Стараясь приручить пейзаж, Никола и Моя прильнули к окну:
— Смотри, маленький домик!
— Там живет обходчик, — сообщил Моя.
Домик обходчика, лошадь, привязанная к забору, и куры во дворе пролетели быстро,
их сменила другая картина.
— Туманные здесь края.
— А вон смотри — дворец!
На станциях выходили люди.
— Места есть. Помогать надо друг другу. Надо, — бормотала женщина в коридоре.

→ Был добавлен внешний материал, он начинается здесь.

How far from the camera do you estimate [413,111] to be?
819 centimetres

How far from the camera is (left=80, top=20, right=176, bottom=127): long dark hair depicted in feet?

Кроны деревьев качались перед зданиями вокзалов. Осмотрщик звонким молотком
пересчитывал колеса. Железнодорожники в униформах подавали сигналы к
отправлению. Свисток распарывал мышиный послеполуденный цвет. Вход в туннель и
выход из него напоминали детскую игру в «Закрой глаза — открой».
Паровоз гугукал, как огромный вяхирь. Искристый хвост мотался за ним в первых
сумерках.
Вглядываясь в неразгаданное будущее, похожее на ничто, Никола почувствовал себя
бессильным.
— Закончились горы, — грустно произнес он.
Они впервые увидели равнину и роскошные здания, совсем непохожие на те, к
которым привыкли в Лике.
— Чем больше земля на говно похожа, тем богаче люди, — заключил Моя.
14. Преображение
В Карловаце Николу встретил дядя Бранкович и отвел его в двухэтажный дом в
стиле барокко, номер 17. Тетка заставила его продекламировать перед дядей:
«Помимо знаменитых Трбоевичей в Медаке, Милоевичей в Могориче, Богдановичей во
Вребаце и Дошенов в Почителе, Мандичи из Грачаца — один из самых именитых
поповских родов в Лике!»
Потом тетка наложила палец на губы мальчика и произнесла:
— Запомни, все болезни — от перегруженного желудка.
Стоило только дядюшке добродушно подложить Николе в тарелку куриную ножку, как
тетка взвизгнула:
— Ники! — И шустрая рука заставила ножку исчезнуть.
Загадочный теткин ум пришел к выводу, что духовная пища может заменить
физическую. После ужина Никола тянул кухарку Мару за рукав:
— Намажь мне на хлеб маслица!
— Госпожа не разрешает, — сердилась грудастая Мара.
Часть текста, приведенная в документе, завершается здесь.